Run them separately:
# Unit tests only (fast, run on every commit)
go test ./...
# Integration tests (slow, run on main branch or pre-deploy)
go test -tags=integration ./...
Testcontainers takes between 10 and 30 seconds to start the container (depending on whether the image is cached). Acceptable for an integration suite, not for unit tests run 50 times a day.
What not to test
With mocks and httptest, it's tempting to test everything.
Three things to avoid:
Testing that the Binance API works. That's not your code.
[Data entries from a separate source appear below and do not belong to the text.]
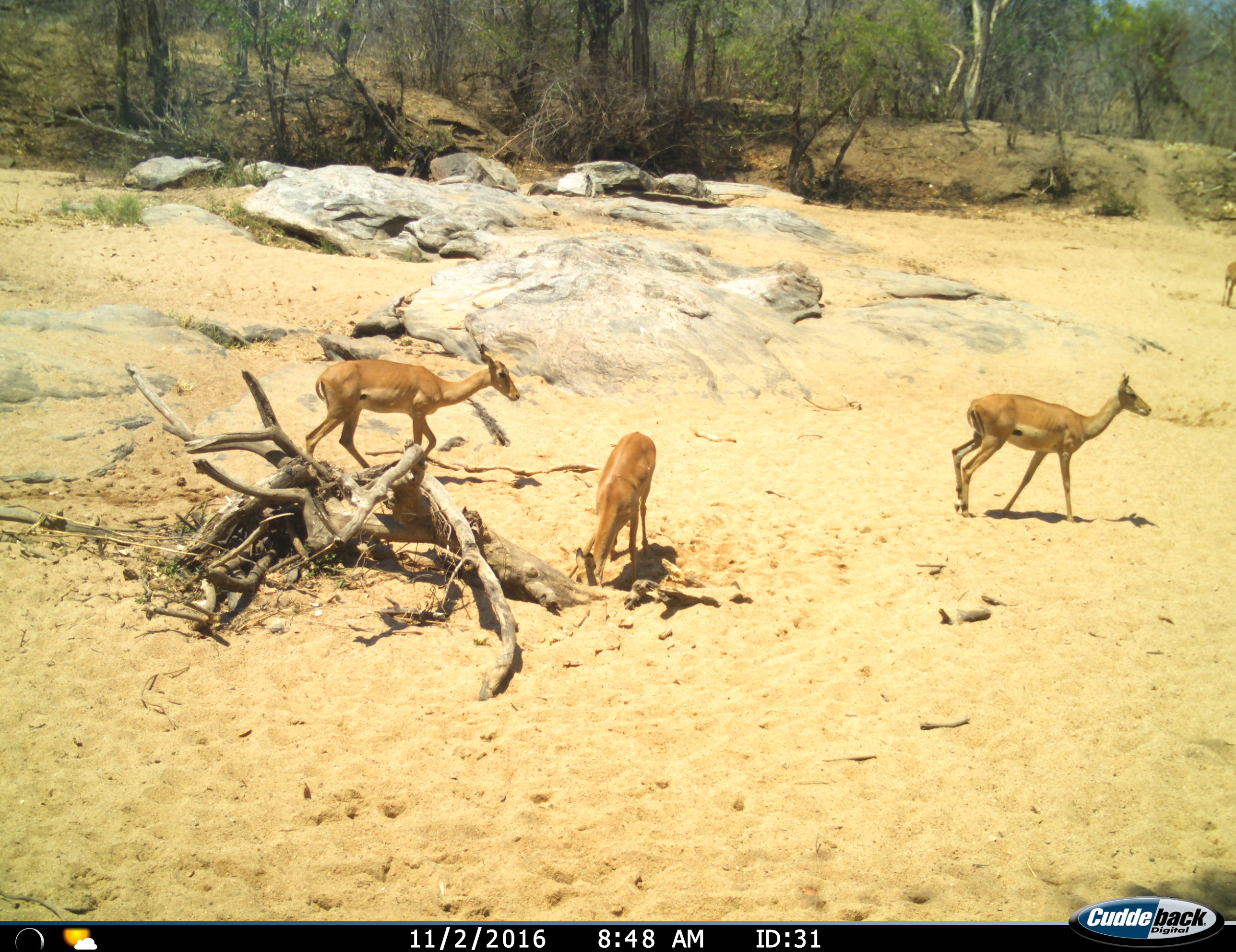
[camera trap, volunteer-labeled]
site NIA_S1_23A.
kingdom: Animalia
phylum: Chordata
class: Mammalia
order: Artiodactyla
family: Bovidae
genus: Aepyceros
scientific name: Aepyceros melampus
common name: impala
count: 4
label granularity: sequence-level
If the Binance API is down, your service should detect the error and propagate it correctly — that's what you test, not Binance's uptime.
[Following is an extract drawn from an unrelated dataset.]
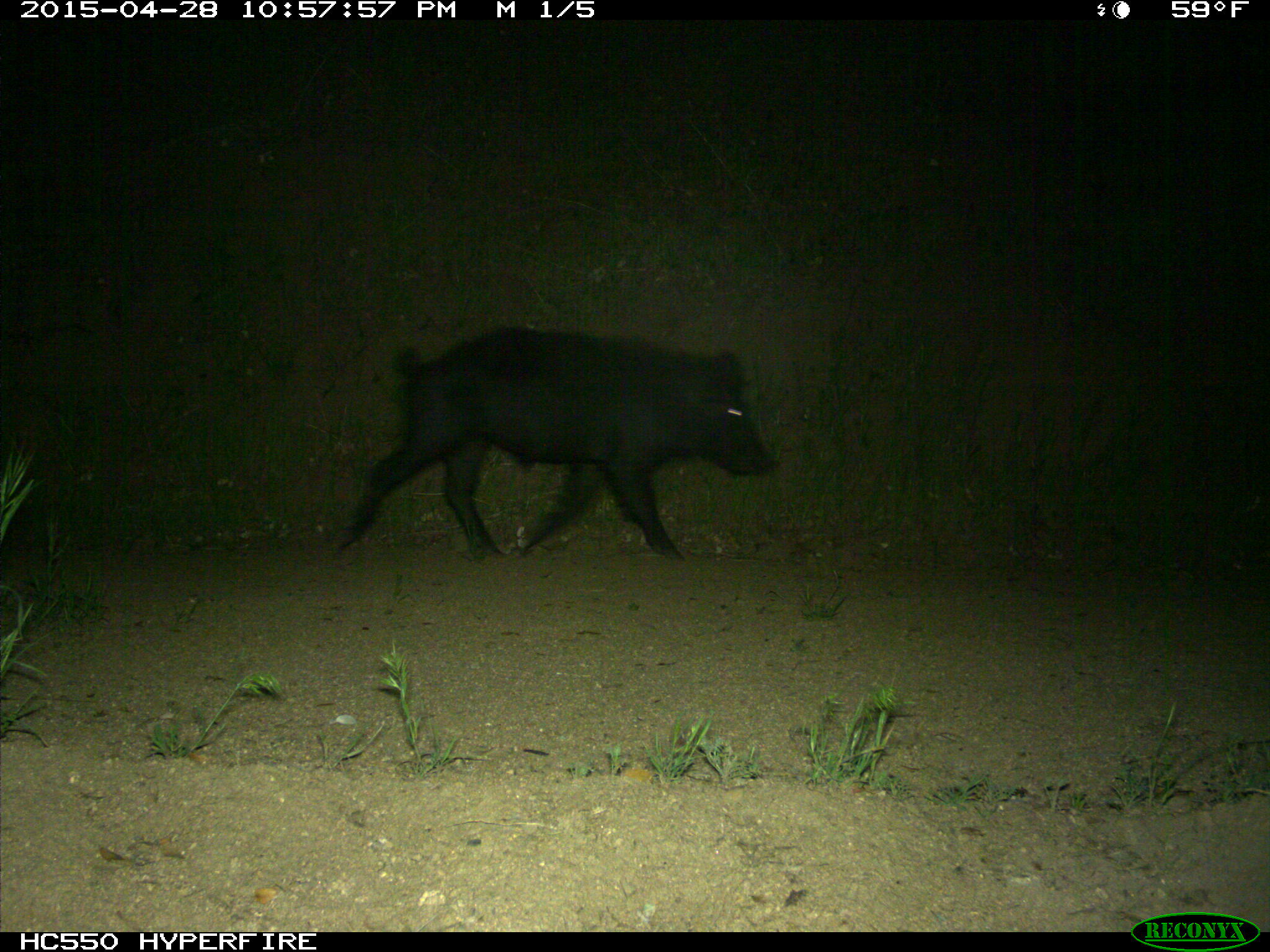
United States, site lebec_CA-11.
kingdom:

Over-mocking. If every call returns exactly what you told it to
return, you end up testing the mock, not the service. A test that passes because
the mocks are perfectly configured to pass is a false positive. The
httptest.NewServer with real JSON is more honest than a mock that
returns a Go struct directly.
Testing implementation rather than behavior.
A test that verifies GetOrderBook was called exactly twice in a
specific order is brittle. What matters: the service returns the best bid.
How it gets there is its own business.
Conclusion
The layered structure — Exchange interface → business service → repository — isn't an abstraction for its own sake. It's what makes testing possible without hitting real APIs. The business service doesn't know whether it's talking to Binance or a mock. The test mock doesn't know whether the service actually calls the exchange.
In practice, all three test levels coexist in the project: unit tests with
mockgen for fast logic, httptest.NewServer to validate API response
parsing, and testcontainers for persistence integration tests.
Each has its role. None replaces the others.
The most valuable test is often the HTTP parsing one. Business logic changes slowly. Exchange API formats change without warning.